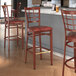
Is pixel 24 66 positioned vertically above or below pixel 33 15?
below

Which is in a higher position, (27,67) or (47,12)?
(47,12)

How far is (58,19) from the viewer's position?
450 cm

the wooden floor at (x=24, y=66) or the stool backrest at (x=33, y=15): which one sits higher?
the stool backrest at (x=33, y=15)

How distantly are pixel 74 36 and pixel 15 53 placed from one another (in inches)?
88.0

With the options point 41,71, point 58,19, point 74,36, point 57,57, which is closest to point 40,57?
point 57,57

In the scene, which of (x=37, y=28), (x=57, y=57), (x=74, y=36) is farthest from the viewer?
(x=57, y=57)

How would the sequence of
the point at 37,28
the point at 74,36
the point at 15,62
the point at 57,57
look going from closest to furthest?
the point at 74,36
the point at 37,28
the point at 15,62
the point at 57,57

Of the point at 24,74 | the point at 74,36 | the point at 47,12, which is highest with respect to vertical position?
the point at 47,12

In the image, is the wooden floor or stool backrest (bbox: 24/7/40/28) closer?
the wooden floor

────

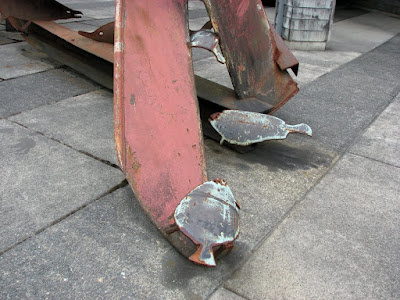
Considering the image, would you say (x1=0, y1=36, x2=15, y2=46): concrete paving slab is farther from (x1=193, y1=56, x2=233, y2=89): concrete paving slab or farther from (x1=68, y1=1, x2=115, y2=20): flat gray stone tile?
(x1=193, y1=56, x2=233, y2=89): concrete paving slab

────

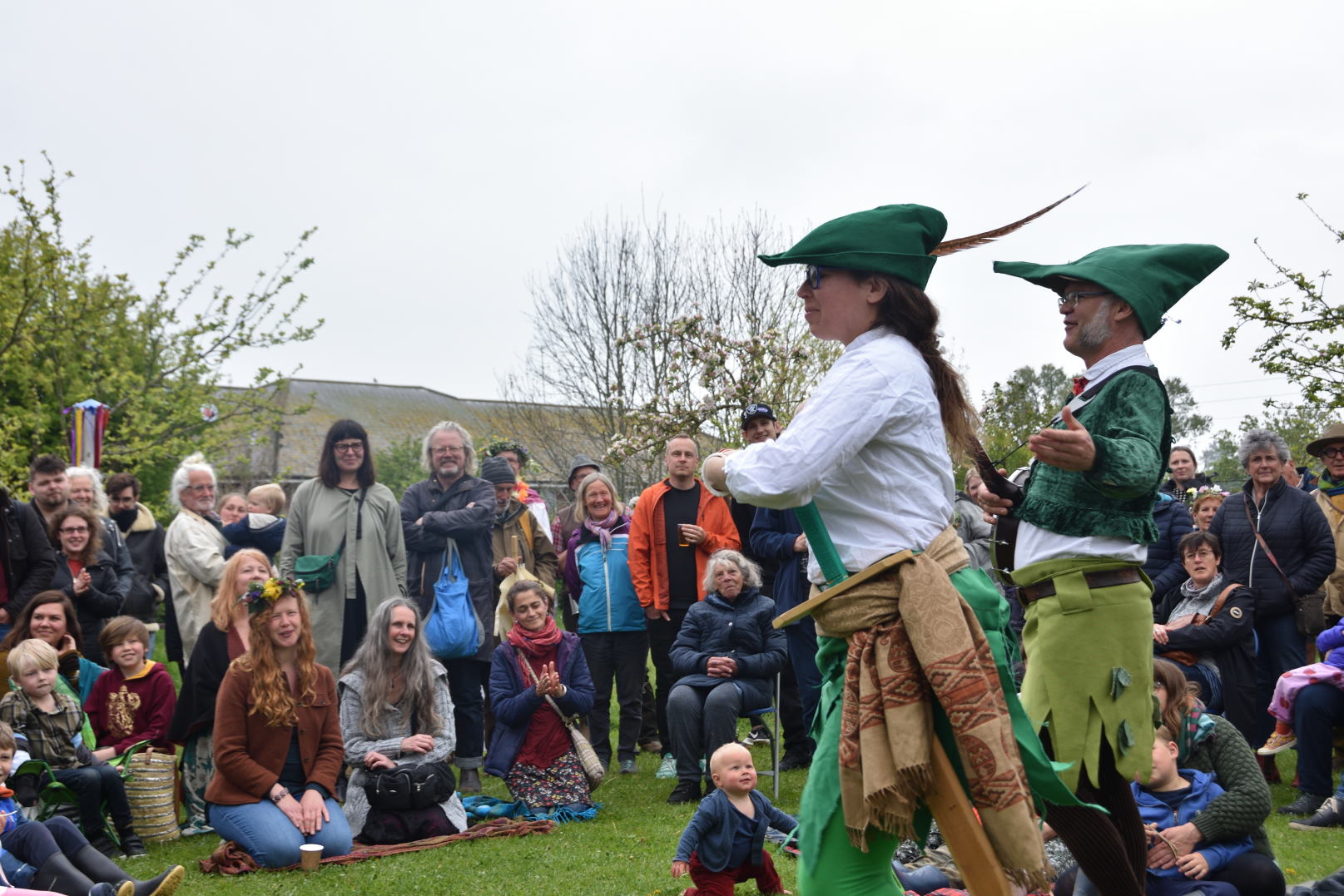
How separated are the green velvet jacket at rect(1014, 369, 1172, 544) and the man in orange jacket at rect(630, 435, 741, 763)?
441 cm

────

● Your task
How many lines in the rows above contain the string "floor"? Reply with the number alone.

● Answer to this task
3